Packer and colleagues aimed to determine the long-term influence of amlodipine, a second-generation drug, on morbidity and mortality. Their large, well-conducted trial included patients with severe refractory cardiac failure—more than 99% of whom were receiving concomitant therapy with digitalis, diuretics, and ACE inhibitors. Amlodipine had no detrimental effects in patients with cardiac failure. Of potential interest is that a subgroup analysis of patients with heart failure secondary to nonischemic cardiomyopathy indicated that treatment with amlodipine has significant benefits. This is consistent with the results of animal studies that have shown the beneficial effects of calcium antagonists in cardiomyopathy (3).

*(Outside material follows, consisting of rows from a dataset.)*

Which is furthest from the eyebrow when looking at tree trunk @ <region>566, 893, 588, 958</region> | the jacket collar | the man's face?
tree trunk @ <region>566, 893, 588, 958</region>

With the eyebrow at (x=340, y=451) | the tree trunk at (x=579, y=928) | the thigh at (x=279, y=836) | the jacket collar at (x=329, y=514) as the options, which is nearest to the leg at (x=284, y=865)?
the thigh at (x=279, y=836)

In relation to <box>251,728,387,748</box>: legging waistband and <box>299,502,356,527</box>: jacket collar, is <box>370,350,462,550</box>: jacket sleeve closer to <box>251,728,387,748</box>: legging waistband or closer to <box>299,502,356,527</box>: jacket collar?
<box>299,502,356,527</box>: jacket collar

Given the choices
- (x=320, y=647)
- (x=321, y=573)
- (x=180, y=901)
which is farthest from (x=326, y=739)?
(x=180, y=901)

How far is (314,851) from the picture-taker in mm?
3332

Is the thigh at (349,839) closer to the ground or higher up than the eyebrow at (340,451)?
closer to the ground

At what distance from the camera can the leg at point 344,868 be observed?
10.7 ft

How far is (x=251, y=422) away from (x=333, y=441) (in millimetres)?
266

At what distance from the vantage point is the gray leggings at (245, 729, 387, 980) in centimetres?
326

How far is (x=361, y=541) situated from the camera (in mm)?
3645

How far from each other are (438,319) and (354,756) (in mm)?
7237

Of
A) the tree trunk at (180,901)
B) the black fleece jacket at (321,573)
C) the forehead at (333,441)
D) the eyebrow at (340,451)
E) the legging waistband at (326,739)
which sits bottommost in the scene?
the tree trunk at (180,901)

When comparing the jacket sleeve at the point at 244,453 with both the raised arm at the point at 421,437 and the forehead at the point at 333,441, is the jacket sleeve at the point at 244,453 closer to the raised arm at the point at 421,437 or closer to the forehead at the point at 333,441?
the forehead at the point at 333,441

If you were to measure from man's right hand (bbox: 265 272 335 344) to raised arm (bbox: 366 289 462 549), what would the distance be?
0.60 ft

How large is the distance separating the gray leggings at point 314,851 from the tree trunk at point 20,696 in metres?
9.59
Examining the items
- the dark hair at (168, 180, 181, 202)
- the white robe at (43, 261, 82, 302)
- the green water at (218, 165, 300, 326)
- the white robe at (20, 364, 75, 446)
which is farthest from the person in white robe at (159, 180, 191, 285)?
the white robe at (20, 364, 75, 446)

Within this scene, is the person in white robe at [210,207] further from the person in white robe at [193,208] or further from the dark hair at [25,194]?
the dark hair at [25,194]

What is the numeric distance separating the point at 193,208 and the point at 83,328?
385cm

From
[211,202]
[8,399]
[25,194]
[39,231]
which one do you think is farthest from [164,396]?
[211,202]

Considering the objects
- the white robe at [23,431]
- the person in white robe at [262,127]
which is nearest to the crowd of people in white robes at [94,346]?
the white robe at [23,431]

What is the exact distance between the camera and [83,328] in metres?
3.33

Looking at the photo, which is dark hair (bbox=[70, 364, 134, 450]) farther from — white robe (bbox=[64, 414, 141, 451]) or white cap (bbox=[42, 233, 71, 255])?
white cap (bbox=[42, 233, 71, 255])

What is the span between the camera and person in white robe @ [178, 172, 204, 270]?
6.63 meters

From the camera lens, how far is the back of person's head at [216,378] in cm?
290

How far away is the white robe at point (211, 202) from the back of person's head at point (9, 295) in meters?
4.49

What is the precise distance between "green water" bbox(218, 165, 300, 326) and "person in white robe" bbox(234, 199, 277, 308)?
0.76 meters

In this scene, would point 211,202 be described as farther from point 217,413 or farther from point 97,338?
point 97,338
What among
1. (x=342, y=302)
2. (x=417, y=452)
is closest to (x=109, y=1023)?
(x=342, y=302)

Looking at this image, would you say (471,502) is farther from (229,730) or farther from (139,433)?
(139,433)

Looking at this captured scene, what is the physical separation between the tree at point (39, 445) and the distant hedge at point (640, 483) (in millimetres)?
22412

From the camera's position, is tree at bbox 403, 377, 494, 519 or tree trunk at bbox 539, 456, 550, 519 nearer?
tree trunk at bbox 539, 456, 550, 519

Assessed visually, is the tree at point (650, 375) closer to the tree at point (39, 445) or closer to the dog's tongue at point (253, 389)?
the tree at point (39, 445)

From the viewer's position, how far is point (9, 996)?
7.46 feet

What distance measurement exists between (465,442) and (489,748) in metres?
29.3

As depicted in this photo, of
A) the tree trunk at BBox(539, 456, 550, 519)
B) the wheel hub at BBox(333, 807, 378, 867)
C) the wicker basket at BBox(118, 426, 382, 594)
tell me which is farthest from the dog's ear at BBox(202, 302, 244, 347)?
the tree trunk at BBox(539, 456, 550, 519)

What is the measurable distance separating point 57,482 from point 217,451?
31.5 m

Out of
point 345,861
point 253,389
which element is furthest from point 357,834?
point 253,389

This study establishes the safety of amlodipine for the treatment of angina and hypertension in patients with advanced left ventricular dysfunction. Whether amlodipine should be used for the treatment of heart failure in patients without these associated cardiovascular conditions is a question that is being addressed by a trial now in progress.

Gillian Leng, MD
University of EdinburghEdinburgh, Scotland, UK


References

1. De Vries RJ, Quere M, Lok DJ, et al. Comparison of effects on peak oxygen consumption, quality of life and neurohormones of felodipine and enalapril in patients with congestive heart failure. Am J Cardiol. 1995; 76:1253-8.

2. Elkayam U, Shotan A, Mehra A, Ostrzega E. Calcium channel blockers in heart failure. J Am Coll Cardiol. 1993;22(Suppl A): 139A-44A.

3. Garrett JS, Wilkman-Coffelt J, Sievers R, Finkbliner WE, Parmley WW. Verapamil prevents the development of alcoholic dysfunction in hamster myocardium. J Am Coll Cardiol. 1987;9:1326-31.